En 1817, con el fin de ampliar el paseo ya existente, la Villa tomó en arriendo a cesión perpetua los terrenos de la parte superior e inferior de Los Caños para ofrecer descanso y sosiego a los bilbaínos ante el bullicio de la Villa.
En aquella época El Paseo de Los Caños estaba cruzado de sendas, tenía multitud de bancos de piedra para descansar y se dice que estaba tan tupido de chopos, álamos y robles que en verano no los atravesaba el sol.
El gran literato Miguel de Unamuno (1864-1936), que vivió en el Casco Viejo en la calle Ronda nº16, nos ha dejado escritos los recuerdos de este paseo por donde le encantaba pasear:
espléndidos hayedos, el murmullo del agua que viajaba bajo la sombra de los chopos, la Isla San Cristobal (hoy desaparecida tras haber sido arrasada por las inundaciones de 1983), el alboroto de los bañistas, el minucioso trabajo de los anguleros, las lavanderas, el molino y panadería del Pontón…
Y ya que estamos metidos en literatura os voy a contar…
La Leyenda del Paseo de Los Caños
A la entrada del paseo por Atxuri, las losas tenían grabadas dos marcas muy peculiares, tan peculiares que se formó una leyenda en su homenaje.
Una de las marcas tenía la forma de huella de un pie grande, feo y deforme, y la otra, unas diez losas paseo adentro, de un pequeño pie, delicado y sensible. Cuenta la leyenda que dichas huellas fueron impresas por un ángel y un demonio tras saltar desde la otra orilla de la ría.
- En el barrio de Bilbao La Vieja, más concretamente en la zona de La Palanca (antigua zona de burdeles y lugares pecaminosos) vivía una humilde familia que tenía una hija extremadamente bella, de unas 18 primaveras. La joven, rodeada de un entorno lleno de hombres borrachos, camorristas y de mal vivir era acosada por estos.
Eran tiempos duros y la falta de agua potable en la barriada, entre otras cosas, había afectado irremediablemente a su débil salud. Cuando la joven, con el alma en pena estaba a punto de morir rogó a Dios para que se la llevara con él. Mientras, el Diablo, pretendía que pecara y no dudaba en hacerle trampas para que cayera en ellas.

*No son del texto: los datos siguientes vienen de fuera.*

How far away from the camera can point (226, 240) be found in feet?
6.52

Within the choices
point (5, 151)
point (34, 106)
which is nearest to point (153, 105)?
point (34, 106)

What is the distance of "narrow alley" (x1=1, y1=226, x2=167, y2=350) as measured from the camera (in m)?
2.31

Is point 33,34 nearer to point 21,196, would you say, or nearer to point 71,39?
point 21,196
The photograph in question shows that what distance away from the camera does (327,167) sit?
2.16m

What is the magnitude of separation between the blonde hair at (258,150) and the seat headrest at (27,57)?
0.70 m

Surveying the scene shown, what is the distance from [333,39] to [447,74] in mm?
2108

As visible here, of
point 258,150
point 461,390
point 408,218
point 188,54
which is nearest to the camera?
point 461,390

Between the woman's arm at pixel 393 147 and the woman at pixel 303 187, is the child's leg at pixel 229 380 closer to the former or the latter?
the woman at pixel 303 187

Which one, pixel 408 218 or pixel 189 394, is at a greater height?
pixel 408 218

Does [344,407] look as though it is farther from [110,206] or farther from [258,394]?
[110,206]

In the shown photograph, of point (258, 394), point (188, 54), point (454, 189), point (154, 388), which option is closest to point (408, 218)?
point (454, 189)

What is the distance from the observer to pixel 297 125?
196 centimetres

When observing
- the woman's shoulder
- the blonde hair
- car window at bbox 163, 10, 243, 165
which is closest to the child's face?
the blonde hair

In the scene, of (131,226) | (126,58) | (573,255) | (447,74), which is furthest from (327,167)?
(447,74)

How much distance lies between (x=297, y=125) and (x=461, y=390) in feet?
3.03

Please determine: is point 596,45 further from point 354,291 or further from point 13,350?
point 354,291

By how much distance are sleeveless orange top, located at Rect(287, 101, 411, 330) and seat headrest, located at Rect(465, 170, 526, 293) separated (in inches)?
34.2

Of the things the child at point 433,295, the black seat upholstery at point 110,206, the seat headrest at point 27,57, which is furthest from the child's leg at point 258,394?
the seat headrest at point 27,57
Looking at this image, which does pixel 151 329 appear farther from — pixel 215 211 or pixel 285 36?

La chica irremediablemente murió y un ángel, enviado por Dios, fue enviado en su busca. El ángel la cogió en sus brazos. Dando un gran salto alcanzó el Paseo de Los Caños, posando su pie en una de las losas y cogiendo impulso voló hacia Miraflores, donde debía de emprender la ascensión.
El Diablo, que pretendía arrebatarle el alma de la joven, salió tras él e igualmente saltó hasta el Paseo, dejando grabada su huella unas diez losas atrás.
Finalmente, triunfó el bien y la joven acompañó al ángel al cielo, no pudiendo alcanzarles el Diablo, quien furioso se escondió en una cueva próxima.
Dicen que, de tiempo en tiempo, sale de ella para tentar a los más perversos.
Así, la carrera de ambos tras el alma de la joven quedó reflejada en dichas marcas del principio del Paseo. -
Según las crónicas, las huellas parecían talladas por un escultor, aunque eran naturales. Así, surgió la Leyenda del Pie del Diablo y del Pie del Angel.
Hoy en día las losas del Paseo de Los Caños permanecen enterradas bajo capas de barro y piedra a consecuencia de las inundaciones del 27 de agosto de 1983.